* AIM
Print all of the data exactly.
[start DATASET EXTRACT]
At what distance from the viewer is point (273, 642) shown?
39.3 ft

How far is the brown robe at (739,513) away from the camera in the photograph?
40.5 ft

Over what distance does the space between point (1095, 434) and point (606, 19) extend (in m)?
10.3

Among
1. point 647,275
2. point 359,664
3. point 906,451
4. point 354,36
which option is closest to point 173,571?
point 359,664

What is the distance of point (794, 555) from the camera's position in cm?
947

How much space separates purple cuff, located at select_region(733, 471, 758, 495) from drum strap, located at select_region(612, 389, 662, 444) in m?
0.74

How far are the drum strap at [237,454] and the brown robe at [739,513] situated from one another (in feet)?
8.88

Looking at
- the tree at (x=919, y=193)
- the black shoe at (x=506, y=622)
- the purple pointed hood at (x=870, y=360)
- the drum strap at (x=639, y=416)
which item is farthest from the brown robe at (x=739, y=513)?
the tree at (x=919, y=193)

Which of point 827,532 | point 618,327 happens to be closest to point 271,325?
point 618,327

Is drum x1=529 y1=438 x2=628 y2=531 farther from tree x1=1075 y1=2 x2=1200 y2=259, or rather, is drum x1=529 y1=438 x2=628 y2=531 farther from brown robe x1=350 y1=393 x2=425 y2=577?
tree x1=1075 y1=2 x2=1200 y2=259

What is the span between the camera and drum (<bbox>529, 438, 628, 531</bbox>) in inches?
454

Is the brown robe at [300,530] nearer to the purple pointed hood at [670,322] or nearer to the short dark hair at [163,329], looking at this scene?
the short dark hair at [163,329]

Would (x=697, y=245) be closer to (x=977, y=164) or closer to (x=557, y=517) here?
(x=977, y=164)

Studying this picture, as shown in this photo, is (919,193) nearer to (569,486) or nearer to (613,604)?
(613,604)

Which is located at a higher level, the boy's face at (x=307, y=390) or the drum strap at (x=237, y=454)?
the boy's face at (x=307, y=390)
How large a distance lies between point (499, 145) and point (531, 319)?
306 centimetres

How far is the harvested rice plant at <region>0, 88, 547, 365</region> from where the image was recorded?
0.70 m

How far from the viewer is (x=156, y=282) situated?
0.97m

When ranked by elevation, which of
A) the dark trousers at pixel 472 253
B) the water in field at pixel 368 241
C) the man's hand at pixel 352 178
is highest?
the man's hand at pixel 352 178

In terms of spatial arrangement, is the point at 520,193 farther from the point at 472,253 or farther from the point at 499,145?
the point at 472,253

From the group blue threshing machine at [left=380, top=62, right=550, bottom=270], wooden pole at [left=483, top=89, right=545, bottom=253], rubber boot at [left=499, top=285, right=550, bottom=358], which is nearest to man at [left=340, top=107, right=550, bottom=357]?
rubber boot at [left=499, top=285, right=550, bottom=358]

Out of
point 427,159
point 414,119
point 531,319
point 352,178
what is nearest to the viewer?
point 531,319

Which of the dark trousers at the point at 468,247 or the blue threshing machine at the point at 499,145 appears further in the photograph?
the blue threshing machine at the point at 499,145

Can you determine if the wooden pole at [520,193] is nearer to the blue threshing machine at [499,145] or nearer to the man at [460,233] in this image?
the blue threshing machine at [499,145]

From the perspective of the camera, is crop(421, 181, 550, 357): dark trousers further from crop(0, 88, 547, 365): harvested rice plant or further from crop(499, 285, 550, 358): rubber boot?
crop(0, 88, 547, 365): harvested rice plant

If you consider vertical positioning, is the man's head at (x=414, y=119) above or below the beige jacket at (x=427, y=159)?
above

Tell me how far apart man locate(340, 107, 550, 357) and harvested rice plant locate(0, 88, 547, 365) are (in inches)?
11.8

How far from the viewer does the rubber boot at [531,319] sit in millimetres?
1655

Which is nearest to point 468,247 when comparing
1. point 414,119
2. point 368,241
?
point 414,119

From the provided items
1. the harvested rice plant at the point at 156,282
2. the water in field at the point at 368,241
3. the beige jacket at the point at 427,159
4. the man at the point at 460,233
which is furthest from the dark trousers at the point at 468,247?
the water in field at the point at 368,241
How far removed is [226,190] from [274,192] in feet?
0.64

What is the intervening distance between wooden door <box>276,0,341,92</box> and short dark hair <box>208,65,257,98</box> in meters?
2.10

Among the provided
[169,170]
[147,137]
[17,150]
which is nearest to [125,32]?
[end DATASET EXTRACT]
* SOLUTION
At what distance from the viewer is point (273, 642) shown?
39.3 ft

How far is the brown robe at (739,513) away from the camera in the photograph?
40.5 ft

Over what distance does the space between point (1095, 434) and point (606, 19) extend (in m)?
10.3

Among
1. point 647,275
2. point 359,664
3. point 906,451
4. point 354,36
which option is closest to point 173,571?
point 359,664

What is the distance of point (794, 555) from the camera's position in cm?
947

How much space separates purple cuff, located at select_region(733, 471, 758, 495) from drum strap, located at select_region(612, 389, 662, 444) in m?
0.74

How far are the drum strap at [237,454] and the brown robe at [739,513] situated from one another (in feet)?
8.88

Looking at
- the tree at (x=919, y=193)
- the black shoe at (x=506, y=622)
- the purple pointed hood at (x=870, y=360)
- the drum strap at (x=639, y=416)
which item is farthest from the brown robe at (x=739, y=513)?
the tree at (x=919, y=193)

Which of point 827,532 | point 618,327 happens to be closest to point 271,325?
point 618,327

Is drum x1=529 y1=438 x2=628 y2=531 farther from tree x1=1075 y1=2 x2=1200 y2=259, or rather, is drum x1=529 y1=438 x2=628 y2=531 farther from brown robe x1=350 y1=393 x2=425 y2=577?
tree x1=1075 y1=2 x2=1200 y2=259

What is the span between the camera and drum (<bbox>529, 438, 628, 531</bbox>) in inches?
454

Is the brown robe at [300,530] nearer to the purple pointed hood at [670,322] or nearer to the short dark hair at [163,329], looking at this scene?
the short dark hair at [163,329]

Would (x=697, y=245) be closer to (x=977, y=164) or closer to (x=557, y=517) here?
(x=977, y=164)

Studying this picture, as shown in this photo, is (919,193) nearer to (569,486) or nearer to (613,604)?
(613,604)

Which is located at a higher level, the boy's face at (x=307, y=390) or the drum strap at (x=237, y=454)?
the boy's face at (x=307, y=390)
How large a distance lies between point (499, 145) and point (531, 319)?
306 centimetres

How far is the harvested rice plant at <region>0, 88, 547, 365</region> from where the image was recorded?
0.70 m

How far from the viewer is (x=156, y=282) situated?
0.97m

When ranked by elevation, which of
A) the dark trousers at pixel 472 253
B) the water in field at pixel 368 241
C) the man's hand at pixel 352 178
is highest?
the man's hand at pixel 352 178

In terms of spatial arrangement, is the point at 520,193 farther from the point at 472,253 or farther from the point at 499,145?
the point at 472,253

From the group blue threshing machine at [left=380, top=62, right=550, bottom=270], wooden pole at [left=483, top=89, right=545, bottom=253], rubber boot at [left=499, top=285, right=550, bottom=358], which is nearest to man at [left=340, top=107, right=550, bottom=357]?
rubber boot at [left=499, top=285, right=550, bottom=358]

Out of
point 427,159
point 414,119
point 531,319
point 352,178
what is nearest to the viewer?
point 531,319

Which of the dark trousers at the point at 468,247 or the blue threshing machine at the point at 499,145 appears further in the photograph?
the blue threshing machine at the point at 499,145

Can you determine if the wooden pole at [520,193] is nearer to the blue threshing machine at [499,145] or nearer to the man at [460,233] in this image?
the blue threshing machine at [499,145]

From the perspective of the camera, is crop(421, 181, 550, 357): dark trousers further from crop(0, 88, 547, 365): harvested rice plant or further from crop(499, 285, 550, 358): rubber boot?
crop(0, 88, 547, 365): harvested rice plant

If you consider vertical positioning, is the man's head at (x=414, y=119) above or below the beige jacket at (x=427, y=159)?
above

Tell me how far apart man locate(340, 107, 550, 357) and harvested rice plant locate(0, 88, 547, 365) are (in inches)?
11.8

How far from the viewer does the rubber boot at [531,319] sit in millimetres?
1655

Which is nearest to point 468,247 when comparing
1. point 414,119
2. point 368,241
?
point 414,119

From the provided items
1. the harvested rice plant at the point at 156,282
2. the water in field at the point at 368,241
3. the beige jacket at the point at 427,159
4. the man at the point at 460,233
which is furthest from the dark trousers at the point at 468,247?
the water in field at the point at 368,241
How far removed is [226,190] from [274,192] in feet?
0.64

What is the intervening distance between wooden door <box>276,0,341,92</box> and short dark hair <box>208,65,257,98</box> in meters?
2.10

Among the provided
[169,170]
[147,137]
[17,150]
which is nearest to [125,32]?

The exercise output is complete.